La participation à ce chantier pédagogique – financée par l’Office franco-allemand pour la jeunesse (Ofaj) – leur permet d’ajouter cette expérience à leur CV. Mais l’acquisition de savoirs en matière d’écoconstruction n’est pas leur seule motivation. « On a été très aidés lors de notre arrivée en Allemagne, raconte Mike. Ça me semblait normal de rendre ce qu’on nous a donné... » Un tee-shirt Superman sur le dos, Kareem, arrivé en Europe il y a deux ans, charrie des gravats : « J’ai logé dans un endroit qui comptait jusqu’à mille lits. Comment avoir du silence, de l’intimité, dans ces conditions-là ? La Tiny House, c’est bien mieux. »
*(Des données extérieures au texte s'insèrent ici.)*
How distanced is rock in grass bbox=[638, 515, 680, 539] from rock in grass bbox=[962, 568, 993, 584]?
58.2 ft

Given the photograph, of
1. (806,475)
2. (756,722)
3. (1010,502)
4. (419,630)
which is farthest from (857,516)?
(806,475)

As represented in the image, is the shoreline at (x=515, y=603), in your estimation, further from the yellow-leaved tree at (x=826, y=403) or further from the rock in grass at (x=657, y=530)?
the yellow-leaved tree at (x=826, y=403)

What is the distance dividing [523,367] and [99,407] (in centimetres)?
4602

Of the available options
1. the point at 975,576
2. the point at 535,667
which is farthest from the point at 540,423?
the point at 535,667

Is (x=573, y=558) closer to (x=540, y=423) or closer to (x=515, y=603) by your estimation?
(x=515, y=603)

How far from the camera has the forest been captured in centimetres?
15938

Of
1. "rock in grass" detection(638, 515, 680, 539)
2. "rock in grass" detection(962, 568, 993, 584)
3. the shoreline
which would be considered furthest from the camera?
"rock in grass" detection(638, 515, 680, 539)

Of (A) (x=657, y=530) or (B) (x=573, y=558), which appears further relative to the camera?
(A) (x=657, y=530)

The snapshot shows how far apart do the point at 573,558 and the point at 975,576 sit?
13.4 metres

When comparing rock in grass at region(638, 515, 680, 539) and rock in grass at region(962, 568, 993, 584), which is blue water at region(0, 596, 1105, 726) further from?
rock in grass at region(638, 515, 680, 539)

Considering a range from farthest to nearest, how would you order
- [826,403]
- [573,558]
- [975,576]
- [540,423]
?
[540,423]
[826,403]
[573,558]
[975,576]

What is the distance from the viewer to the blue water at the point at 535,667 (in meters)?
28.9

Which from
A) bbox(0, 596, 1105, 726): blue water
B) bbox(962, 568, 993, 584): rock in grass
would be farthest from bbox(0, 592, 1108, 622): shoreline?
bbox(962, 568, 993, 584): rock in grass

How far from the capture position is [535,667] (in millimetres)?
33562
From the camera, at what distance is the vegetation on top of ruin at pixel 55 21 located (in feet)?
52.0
Charlotte, la propriétaire de la maison, dépose deux gros sachets de viennoiseries sur la table. Avec Dominique, son conjoint, la trentenaire s’est lancée sans hésiter dans l’aventure. « Nous n’avions jamais eu le temps de nous occuper de cette parcelle, explique-t-elle. IMBY est tombé à pic pour donner du sens à ce bout de terrain. » La mini-maison est propriété de l’association Quatorze et eux s’engagent à accueillir des réfugiés durant deux années. La maison, mobile, est ensuite déplacée. Ils ont aussi la possibilité de la racheter. Une aventure à risques ? « Nous n’avons pas de compétences particulières d’accueillants, souligne Dominique, mais les gens du Samu social de Paris vont nous accompagner. Ce projet, ce n’est pas du cocooning passif, mais de l’aide à l’insertion. »
Un accueil de deux ans
Le temps que des volontaires aillent porter les sacs de gravats à la Déchetterie, les autres bénévoles s’octroient une pause. Ilyas jette un coup d’oeil expert au terrain désormais largement déblayé. Parti de Somalie il y a deux ans, le jeune homme de 29 ans a transité par la Libye où il a travaillé dans le bâtiment. Il a bénéficié du programme Elan et vit au sein d’une famille dans l’Essonne. Cet été, ses hôtes l’ont emmené en Bretagne où il a pu faire du catamaran. La participation au chantier fait remonter des souvenirs : « à mon arrivée, j’allais d’hôtel social en hôtel social. La journée, je traînais avec des compatriotes. Je ne savais rien de la France, eux non plus... Je recevais des papiers administratifs avec écrit “rendez-vous”, je ne savais même pas ce que ça voulait dire. Et puis il y a toutes ces questions dans ta tête qui tournent sans que tu puisses les faire sortir... Une fois dans ma famille, tout s’est accéléré : l’apprentissage de la langue, la connaissance de la France... »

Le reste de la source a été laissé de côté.